Çalışma Metni:
Kent merkezlerine girişin ücretli hale getirilmesi ulaşım sorununu çözer mi?

Öne Çıkanlar Toplum
Kent merkezlerine girişin ücretli hale getirilmesi ulaşım sorununu çözer mi?

Vaktiyle gündeme getirilen, İstanbul ve Ankara gibi büyükşehirlerde Taksim ve Kızılay gibi kent merkezlerine girişin ücretli hale getirilmesi uygulaması, 2016 yılında Çevre ve Şehircilik Bakanlığı tarafından yeniden tartışmaya açılmıştı.

Her ne kadar Türkiye’de kentlerin ulaşım planlaması ve ulaşım planlarının uygulanması, ulaşım planlarına uygun olmayan kentsel gelişme ve kentlerin büyümesi, kentlerin yerleşik alanlarında kentsel dönüşüm projeleri ve imar planı değişiklikleri gibi sebeplerle nüfus yoğunluğunun sürekli artırılması gibi konular yapısal sorunlar olmaya devam etse de çağdaş dünya kentlerinin bazılarında uygulanan bu tür araçların tartışmaya açılması anlamlı sayılabilir.

Ancak, bu tartışmanın sağlıklı yürütülebilmesi için dünya deneyiminin tam olarak incelenmesi gerekiyor.


Sıkışıklık harcı ya da sıkışıklık fiyatlandırması nedir?

Alıştırmalar:
1) Çalışma metninde "Vaktiyle gündeme getirilen, İstanbul" ile başlayıp "yeniden tartışmaya açılmıştı." ile biten kısmı olduğu gibi tekrar yazın.
2) Lütfen çalışma metnindeki "Ancak, bu tartışmanın sağlıklı yürütülebilmesi için dünya deneyiminin tam olarak incelenmesi gerekiyor." cümlesini İngilizceye çevirin.

Çıkarılan Veriler:
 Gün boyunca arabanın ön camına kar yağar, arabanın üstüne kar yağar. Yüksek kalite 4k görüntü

--

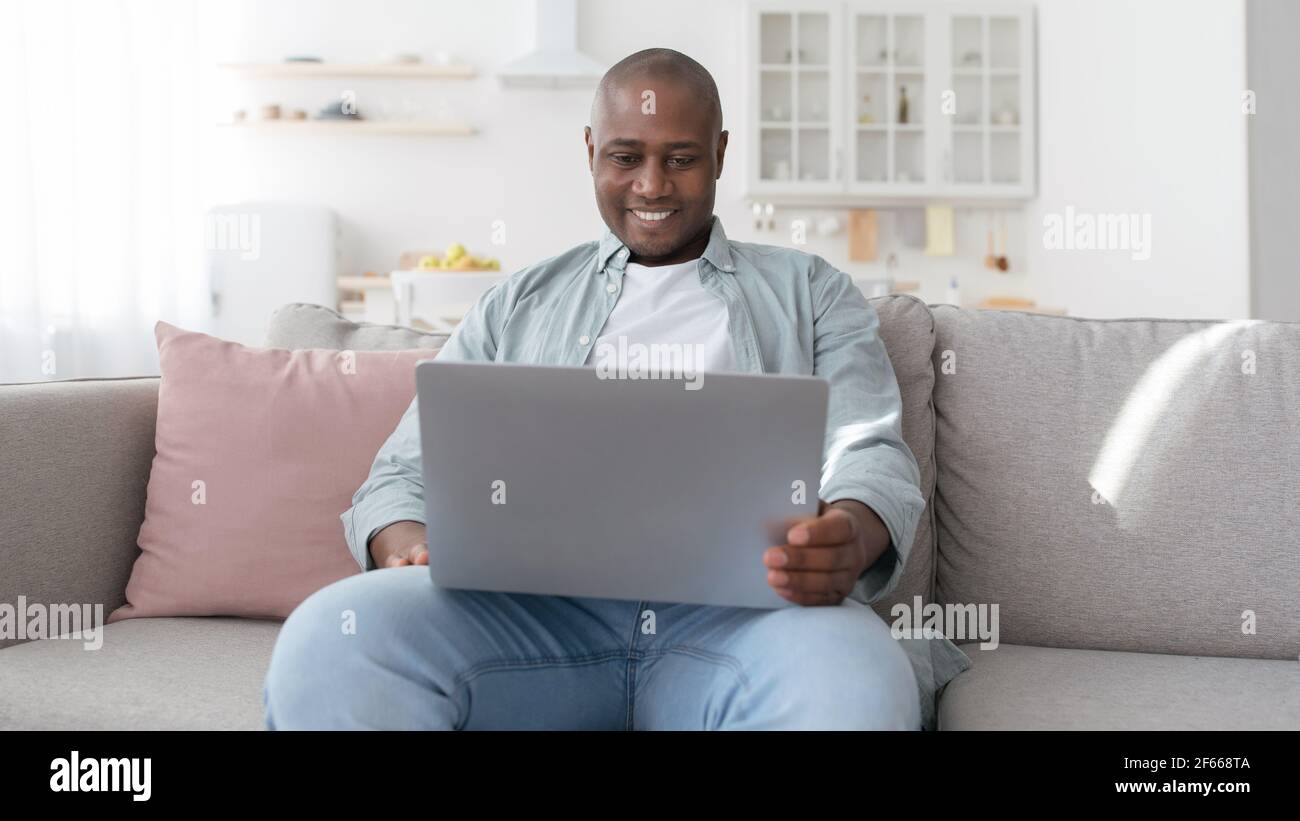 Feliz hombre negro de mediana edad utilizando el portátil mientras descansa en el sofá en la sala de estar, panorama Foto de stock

Madde Madde Cevaplar:
1)
Vaktiyle gündeme getirilen, İstanbul ve Ankara gibi büyükşehirlerde Taksim ve Kızılay gibi kent merkezlerine girişin ücretli hale getirilmesi uygulaması, 2016 yılında Çevre ve Şehircilik Bakanlığı tarafından yeniden tartışmaya açılmıştı.

2) However, for this debate to be carried out soundly, the world's experience needs to be examined in full.